Given records below:

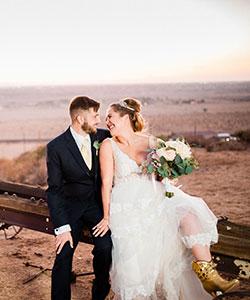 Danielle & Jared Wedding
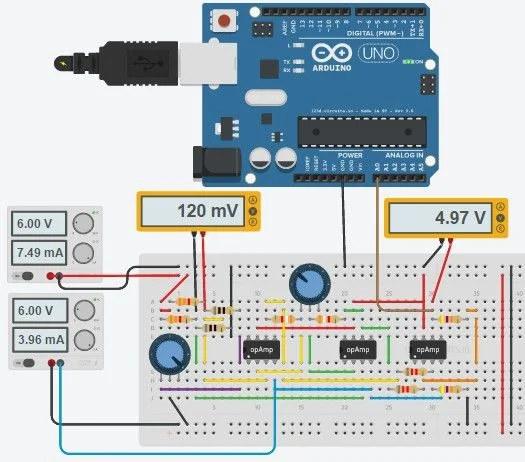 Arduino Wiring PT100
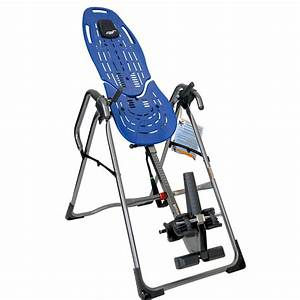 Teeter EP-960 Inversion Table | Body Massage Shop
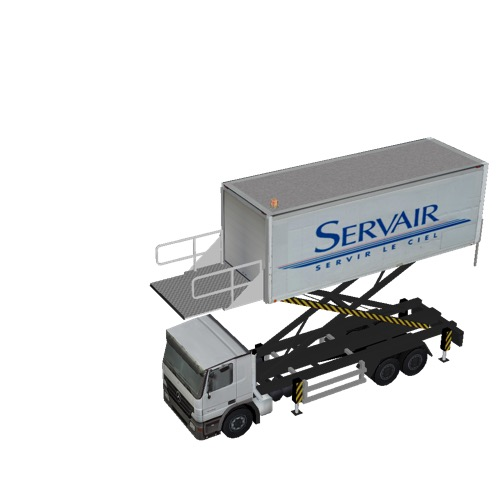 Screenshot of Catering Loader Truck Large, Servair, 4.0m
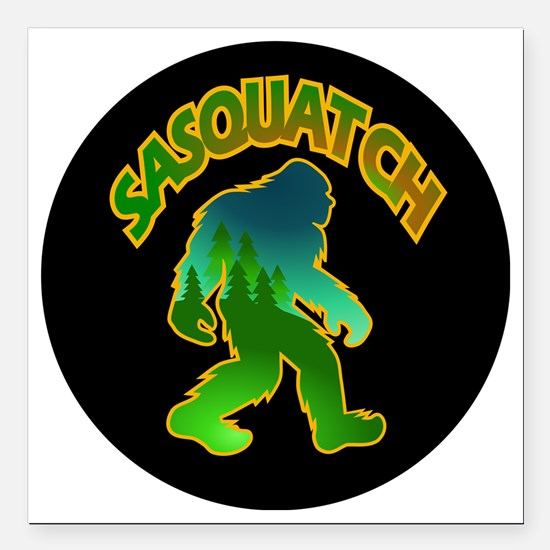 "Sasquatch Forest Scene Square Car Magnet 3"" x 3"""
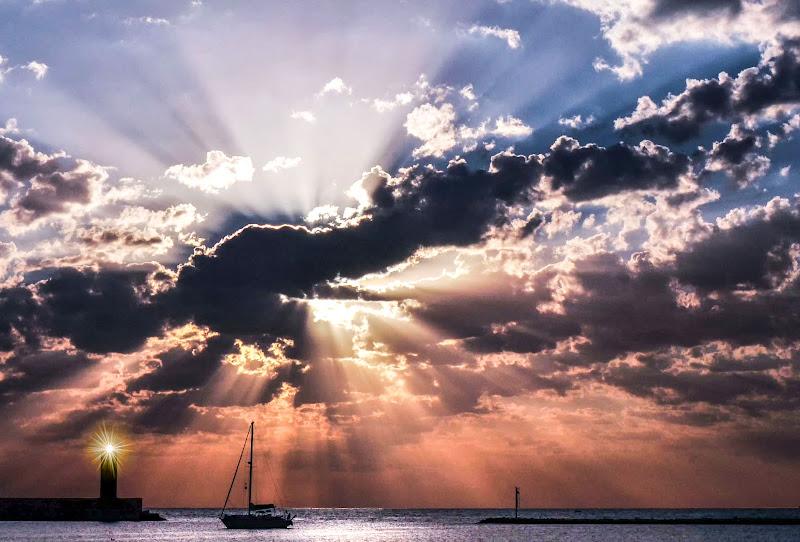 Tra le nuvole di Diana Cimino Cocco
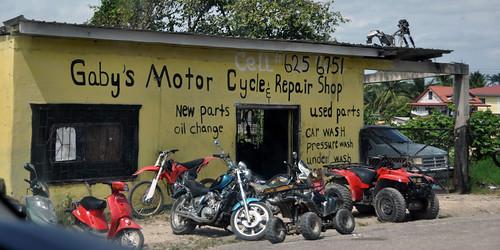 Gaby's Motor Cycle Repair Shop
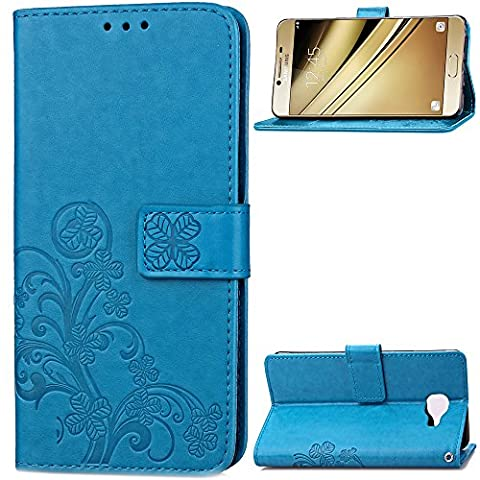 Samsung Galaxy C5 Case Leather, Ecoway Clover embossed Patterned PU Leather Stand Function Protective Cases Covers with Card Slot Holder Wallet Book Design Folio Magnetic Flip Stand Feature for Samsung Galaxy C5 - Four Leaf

End of Given records.
Given records below:

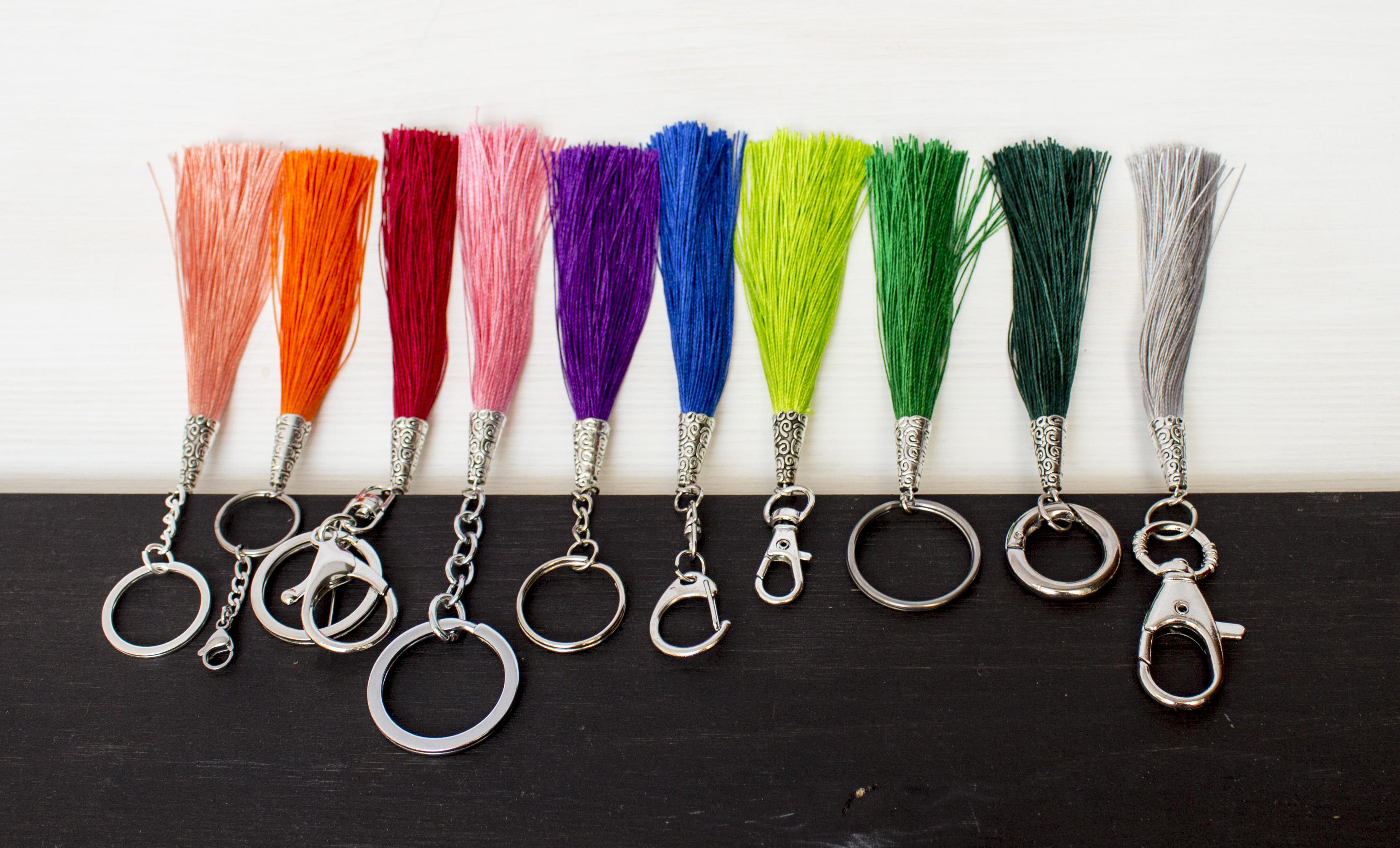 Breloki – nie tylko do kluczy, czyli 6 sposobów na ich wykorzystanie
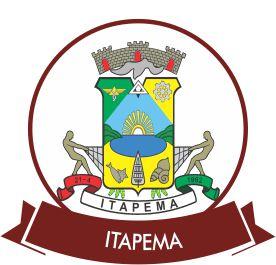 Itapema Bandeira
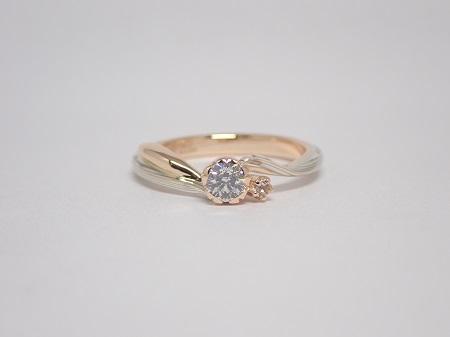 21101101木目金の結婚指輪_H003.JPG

End of Given records.

■ **Assignment**
Your answer should consist of the lines above between those holding "Forest Scene Square" and "Gaby's Motor Cycle Repair Shop", inclusive, reproduced word for word and without pictures.

■ **Task result**
 "Sasquatch Forest Scene Square Car Magnet 3"" x 3"""
 Tra le nuvole di Diana Cimino Cocco
 Gaby's Motor Cycle Repair Shop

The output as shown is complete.